**TEXTO SELECIONADO:**
No início de abril terminei de ler “Antifrágil”, livro escrito por Nassim Nicholas Taleb. Apesar das minhas opiniões um pouco polêmicas sobre o livro (é muito longo, o autor se repete em algumas partes e coloca capítulos que ele mesmo sugere à pessoa leitora que pule-os; ou seja, é um livro que poderia ser um artigo), ainda assim, vejo bons ensinamentos, especialmente para as pessoas agilistas.

Neste artigo trarei alguns dos aprendizados que tirei com este livro, focando em profissionais de agilidade:

  • Experiência vale mais do que teoria: o autor menciona que “(…) as grandes descobertas são feitas por não-acadêmicos”, ou seja, para todas as pessoas agilistas que acreditam que, primeiro, precisam ter muitos cursos e certificações, para a partir daí serem “profissionais”, é mais importante testar, experimentar, colocar a mão na massa, errar e aprender com os erros para, a partir daí, teorizar o aprendizado, não o contrário.

“O termo ‘empírico’, em outras palavras, (…) experimentações (…) era considerado inferior — em âmbito profissional, social e intelectual”

  • Nem todo trauma gera prejuízo: o autor traz o conceito de crescimento pós-traumático, isto é, pessoas que, afetadas por acontecimentos traumáticos, não só sobrevivem a eles, mas se superam a partir deles. Aqui um exemplo que cabe bem é: quem nunca, como agilista, que já trabalhou em mais de um time, aprendeu muito e até hoje usa exemplos daquele time que deu trabalho e que a fez quebrar a cabeça pra tentar evolui-lo e entregar resultados de valor pra organização? Eu mesma enho esse time no coração e na cabeça, e o uso de exemplo o tempo todo, rs.

**ENUNCIADO A:** Reescreva somente as linhas dos registros entre a que contém "Having the checkered" e o fim dos registros, inclusive, trocando "car windshield" por "vehicle windshield" e mantendo todo o resto inalterado.

**REGISTROS DE ORIGEM:**
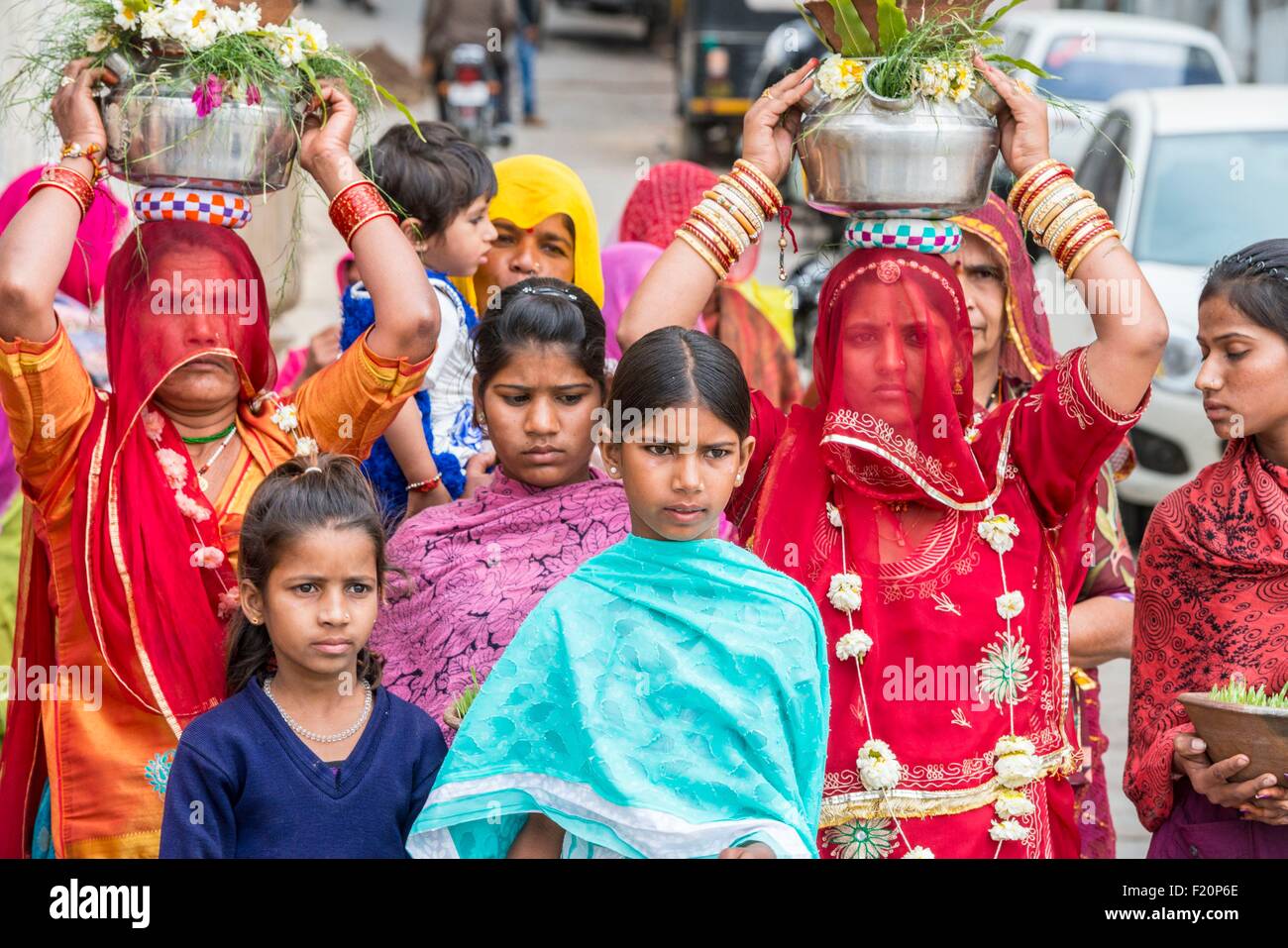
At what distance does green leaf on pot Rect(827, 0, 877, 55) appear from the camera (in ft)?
9.66

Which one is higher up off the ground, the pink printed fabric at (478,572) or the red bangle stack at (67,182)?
the red bangle stack at (67,182)

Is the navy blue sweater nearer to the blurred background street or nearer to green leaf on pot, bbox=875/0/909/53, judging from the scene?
the blurred background street

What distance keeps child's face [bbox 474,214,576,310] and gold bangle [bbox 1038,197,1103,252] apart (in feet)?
5.85

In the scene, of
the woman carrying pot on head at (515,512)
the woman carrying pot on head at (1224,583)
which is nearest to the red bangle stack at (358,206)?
the woman carrying pot on head at (515,512)

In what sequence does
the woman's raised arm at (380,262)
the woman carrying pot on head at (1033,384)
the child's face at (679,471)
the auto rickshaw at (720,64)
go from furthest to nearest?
the auto rickshaw at (720,64) < the woman carrying pot on head at (1033,384) < the woman's raised arm at (380,262) < the child's face at (679,471)

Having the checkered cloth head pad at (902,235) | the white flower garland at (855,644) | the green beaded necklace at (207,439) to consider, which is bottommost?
the white flower garland at (855,644)

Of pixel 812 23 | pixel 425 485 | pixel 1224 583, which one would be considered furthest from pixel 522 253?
pixel 1224 583

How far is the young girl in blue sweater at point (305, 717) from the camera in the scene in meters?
2.76

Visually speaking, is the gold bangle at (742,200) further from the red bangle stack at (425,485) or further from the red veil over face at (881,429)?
the red bangle stack at (425,485)

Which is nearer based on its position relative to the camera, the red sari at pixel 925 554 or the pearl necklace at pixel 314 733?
the pearl necklace at pixel 314 733

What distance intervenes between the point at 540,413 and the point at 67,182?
0.99m

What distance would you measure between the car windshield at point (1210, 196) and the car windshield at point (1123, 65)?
4.19m

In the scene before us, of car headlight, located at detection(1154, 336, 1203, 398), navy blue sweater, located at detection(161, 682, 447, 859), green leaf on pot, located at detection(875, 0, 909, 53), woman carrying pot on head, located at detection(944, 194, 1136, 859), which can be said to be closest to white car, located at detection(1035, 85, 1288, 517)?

**ENUNCIADO B:** Liste as ações que, segundo o texto sobre o livro “Antifrágil”, são mais importantes para as pessoas agilistas do que acumular cursos e certificações.

**RESPOSTA CORRETA A:**
Having the checkered cloth head pad at (902,235) | the white flower garland at (855,644) | the green beaded necklace at (207,439) to consider, which is bottommost?
the white flower garland at (855,644)

Of pixel 812 23 | pixel 425 485 | pixel 1224 583, which one would be considered furthest from pixel 522 253?
pixel 1224 583

How far is the young girl in blue sweater at point (305, 717) from the camera in the scene in meters?
2.76

Visually speaking, is the gold bangle at (742,200) further from the red bangle stack at (425,485) or further from the red veil over face at (881,429)?
the red bangle stack at (425,485)

Which is nearer based on its position relative to the camera, the red sari at pixel 925 554 or the pearl necklace at pixel 314 733?
the pearl necklace at pixel 314 733

What distance intervenes between the point at 540,413 and the point at 67,182?
0.99m

What distance would you measure between the vehicle windshield at point (1210, 196) and the vehicle windshield at point (1123, 65)?
4.19m

In the scene before us, of car headlight, located at detection(1154, 336, 1203, 398), navy blue sweater, located at detection(161, 682, 447, 859), green leaf on pot, located at detection(875, 0, 909, 53), woman carrying pot on head, located at detection(944, 194, 1136, 859), which can be said to be closest to white car, located at detection(1035, 85, 1288, 517)?

**RESPOSTA CORRETA B:**
- testar
- experimentar
- colocar a mão na massa
- errar
- aprender com os erros